(This story, in slightly different form, originally appeared in ALM's Daily Business Review.)

MIAMI-When Gustaf Arnoldsson began courting potential investors to form a real estate investment fund, he felt like a high school student worried about arriving late to the dance. But the managing member of Miami Beach-based Stonemason Partners discovered in mid-2008 that he was alone on the dance floor. Few investors in South Florida expected the crisis ahead, he says.

"I started seeing the signs everywhere that the market was going to head down," Arnoldsson says. "Most people buying real estate were turning it into a financial play rather than a real estate play. Like the tech bubble early this decade, people were buying based on potential future earnings."

Now Arnoldsson and Stonemason are no longer alone. Other moderately sized companies, some formed by longtime players in the region, are raising money to acquire commercial real estate in South Florida.

Stonemason has a $35-million bankroll and a goal of buying $100 million worth of multi-tenant commercial properties in the next five years. Funds like Stonemason's are comprised mostly of high-net-worth private investors instead of large public institutions.

"There are no institutional investors at this point in time," Arnoldsson says. Stonemason reached out to investors from Florida, New York and northern California.

For now, acquisitions remain difficult to complete, Arnoldsson says. Since launching the fund, Stonemason's only purchase has been a seven-unit apartment complex in North Bay Village for $823,000.

"Today, people are trickling into the party, but it still has not gotten started," he says. "The deals being presented to me are not worth buying at any price."

Like Stonemason, veteran South Florida investment company Foxcode Real Estate is raising money to take advantage of significant property discounts. Miami-based Foxcode announced earlier this month the launch of a fund that plans to raise $50 million to invest in Florida and other East Coast markets.

One investor, Dizengoff Trading Group, has arrived all the way from Israel. Dizengoff, a real estate development and commodities firm, chose South Florida for its first US branch because of the abundant opportunities, said Ronen Saban, regional manager in Dizengoff's new Boca Raton office.

"We have been learning this market since 2005," Saban says. "No one knows exactly when this market will turn around, but from a long-term investment perspective, this is a perfectly good time to buy."

Dizengoff has made two purchases in the region since July. The company bought the fully leased Shoppes at Monarch Lakes in Miramar for $8.3 million. It also acquired the fractured condominium project Portofino in Jensen Beach, which is being operated as a 118-unit rental complex, for nearly $6.8 million.

More than $130 billion of commercial mortgages are in default, foreclosure or bankruptcy nationwide, according to Real Capital Analytics. The investment market has opened up for smaller funds because large vulture funds are struggling to complete deals.

Despite the abundance of distressed properties, major vulture funds are finding resistance from banks that are working out deals with many borrowers instead of foreclosing.
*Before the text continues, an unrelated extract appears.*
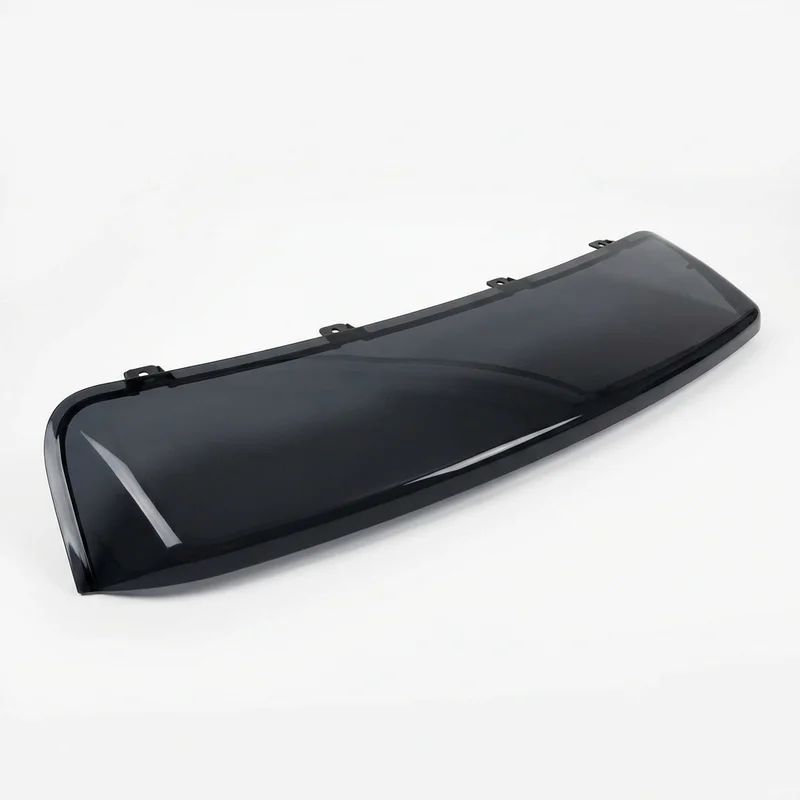 Tinted Acrylic Windscreen Sunvisor for Acura RLX (2014 - 2020)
A $5-billion vulture fund formed in August by the Canadian company Brookfield, which planned to invest heavily in the US, has yet to make a purchase, according to the Wall Street Journal.

While there has been a flurry of note sales recently, many banks are not willing to take a major haircut by selling off notes for South Florida properties at discount rates, Arnoldsson says. "Nobody in the lending world is ready to take the hit yet," he says. "They are just looking to kick the rock down the street. Banks are not moving anything and the inventory is building up on the books."